■ **EXCERPT**:
=-=-=-=-=
I have had decent (acceptable) success polishing deep scratches from mineral crystals fairly quickly using various grades of porcelain polishing wheels on a dremel, finishing with an ultra fine grade and either a cerium oxide or very fine diamond polishing paste. Some of these crystals you could hardly see the dial to start. I am able to get the scratches out and get the glass clear. Not perfect though. You are usually left with some mild faceting which is noticeable to at least a small degree or make slight shadowing on the dial. But it is a vast improvement from what was originally an impossible to live with crystal. So I do this on pieces I don't want to go the trouble or expense of a new glass.


----------



## retroworx

Thanks for the additional crystal tips, All!


----------



## simpletreasures

This not so little "Embossed" dial beauty got here today! The dial really is embossed, I've never seen one like it. Didn't even have to adjust the band.


----------



## Shum

Just WOW!


----------



## simpletreasures

Shum said:


> Just WOW!


Thanks Shum;-)

I can't stop looking at it! It's like looking at a 3D rendering of "Bulova" over and over.


----------



## Shum

simpletreasures said:


> Thanks Shum;-)
> 
> I can't stop looking at it! It's like looking at a 3D rendering of "Bulova" over and over.


I think it's a show peace as to stand out at a watch expo so I doubt very much they were common at all.

It has a Rolex luxury to it with the case with bracelet and crystal and set diamonds, gold and silver for the jewelry lovers. Normally when one sees a nice setting for the stones (not glued) they most often are real but as this most likely is a expo watch I would say just nice paste.

It's a looker and paste can also be expensive if it's well made like this is.


----------



## ArchieGoodwin

That's outrageous Simpletreasures! Nice acquisition. Certainly an eye catcher. 

Eric


----------



## simpletreasures

ArchieGoodwin said:


> That's outrageous Simpletreasures! Nice acquisition. Certainly an eye catcher.
> 
> Eric


Thanks Eric, it really was a rare acquisition. Since it arrived, I've probably spent 100 or more hours scouring the internet trying to research and find anything even similar.... Result=NADA.

Maybe Shum is onto something with his thought that maybe it's a "One Off" used at a trade shoe or expo or???????
=-=-=-=-=
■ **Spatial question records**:
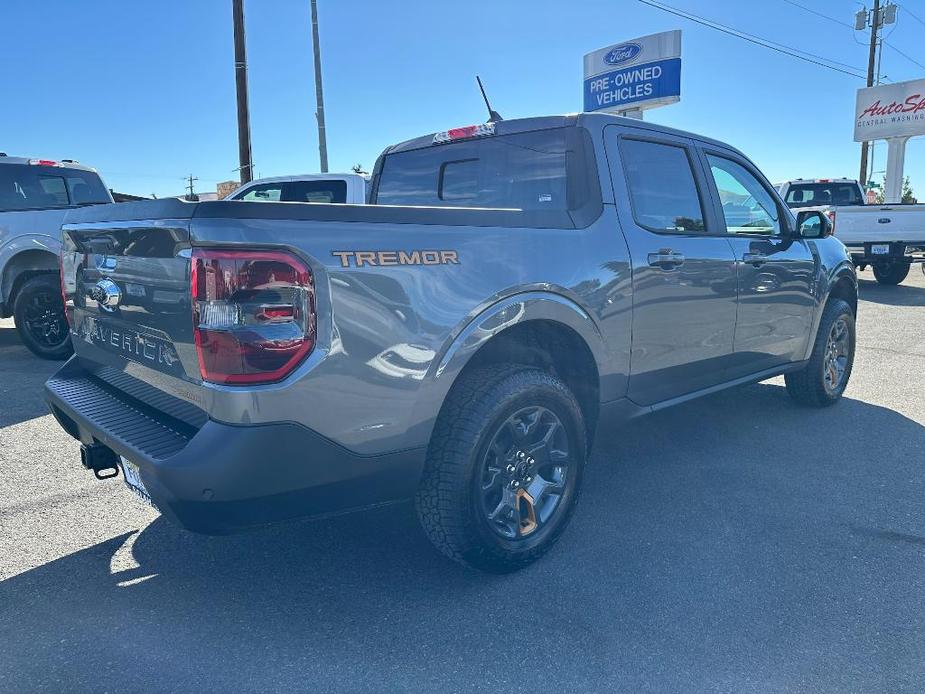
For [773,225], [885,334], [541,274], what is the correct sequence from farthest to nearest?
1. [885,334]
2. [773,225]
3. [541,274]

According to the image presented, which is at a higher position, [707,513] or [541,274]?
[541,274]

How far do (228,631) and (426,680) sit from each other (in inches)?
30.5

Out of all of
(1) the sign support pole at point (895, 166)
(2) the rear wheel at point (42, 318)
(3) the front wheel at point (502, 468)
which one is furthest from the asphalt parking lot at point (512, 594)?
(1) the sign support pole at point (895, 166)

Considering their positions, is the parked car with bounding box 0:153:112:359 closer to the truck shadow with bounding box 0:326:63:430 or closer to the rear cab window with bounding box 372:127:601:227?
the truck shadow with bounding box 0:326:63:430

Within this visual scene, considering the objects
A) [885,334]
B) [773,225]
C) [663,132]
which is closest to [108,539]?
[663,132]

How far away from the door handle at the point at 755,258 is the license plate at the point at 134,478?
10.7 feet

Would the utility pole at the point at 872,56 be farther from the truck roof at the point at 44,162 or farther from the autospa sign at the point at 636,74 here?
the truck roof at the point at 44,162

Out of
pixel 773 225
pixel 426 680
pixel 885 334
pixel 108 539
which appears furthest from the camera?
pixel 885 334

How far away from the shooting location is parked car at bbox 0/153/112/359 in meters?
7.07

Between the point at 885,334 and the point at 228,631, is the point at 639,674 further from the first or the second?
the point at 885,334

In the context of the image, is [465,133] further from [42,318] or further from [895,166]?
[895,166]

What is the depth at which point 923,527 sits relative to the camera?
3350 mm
=-=-=-=-=
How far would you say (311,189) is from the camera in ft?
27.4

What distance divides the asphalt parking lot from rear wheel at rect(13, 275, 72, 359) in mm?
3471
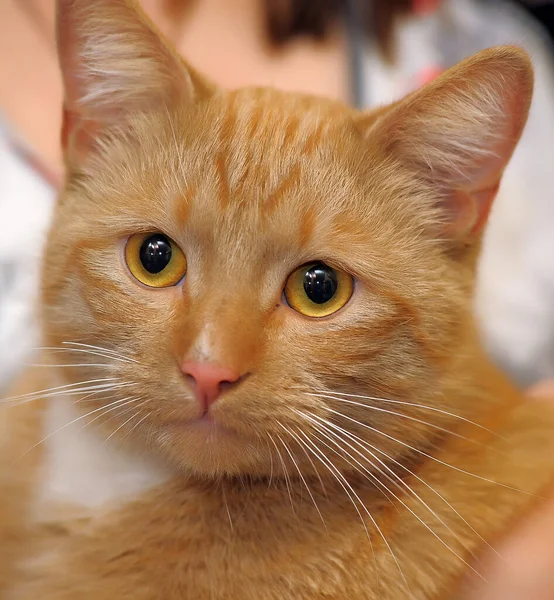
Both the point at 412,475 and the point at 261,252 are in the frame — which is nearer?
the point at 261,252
=-=-=-=-=
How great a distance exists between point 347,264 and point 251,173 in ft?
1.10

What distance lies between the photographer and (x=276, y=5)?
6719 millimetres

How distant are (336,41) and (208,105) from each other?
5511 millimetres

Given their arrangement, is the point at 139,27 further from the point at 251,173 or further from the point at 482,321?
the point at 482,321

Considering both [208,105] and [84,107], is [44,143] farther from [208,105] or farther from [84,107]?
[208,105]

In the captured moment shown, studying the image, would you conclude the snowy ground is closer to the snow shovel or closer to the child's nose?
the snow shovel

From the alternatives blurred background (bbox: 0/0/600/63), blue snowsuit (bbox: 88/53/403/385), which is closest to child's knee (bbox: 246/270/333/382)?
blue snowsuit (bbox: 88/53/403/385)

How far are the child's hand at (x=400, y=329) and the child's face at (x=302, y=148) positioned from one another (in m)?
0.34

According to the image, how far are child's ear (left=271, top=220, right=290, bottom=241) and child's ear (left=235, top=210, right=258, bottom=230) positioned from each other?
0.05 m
=-=-=-=-=
■ **WRITTEN TASK**: Write the next part of the watch forum thread, picking up after its last post. None of the data is needed here.

■ **RESULT BELOW**:
----------



## KasperDK

Shum said:


> Just WOW!


I think you can multiply that wow by 10 lol.


----------



## DaBaeker

Yes Gibbs-The Ultra Quartz was the one. And it was your post that brought it to my attention. So......I have a question. I would probably do better on a seperate thread but I really am not a big fan of the 'should I buy this or that' threads. 

My dilemma now is I have become equally obsessed with late 60s-70s Seiko in the King Seiko, Grand Seiko , King Quartz and the Grand Quartz. I have a nice modest collection I am pleased with so far but I've yet to get a Seiko Grand-hi-beat or quartz at a price I consider worth the risk. So now I have an opportunity to get one or the other. If it were a few months back I might have gone for both but...enough said. 
The question is this..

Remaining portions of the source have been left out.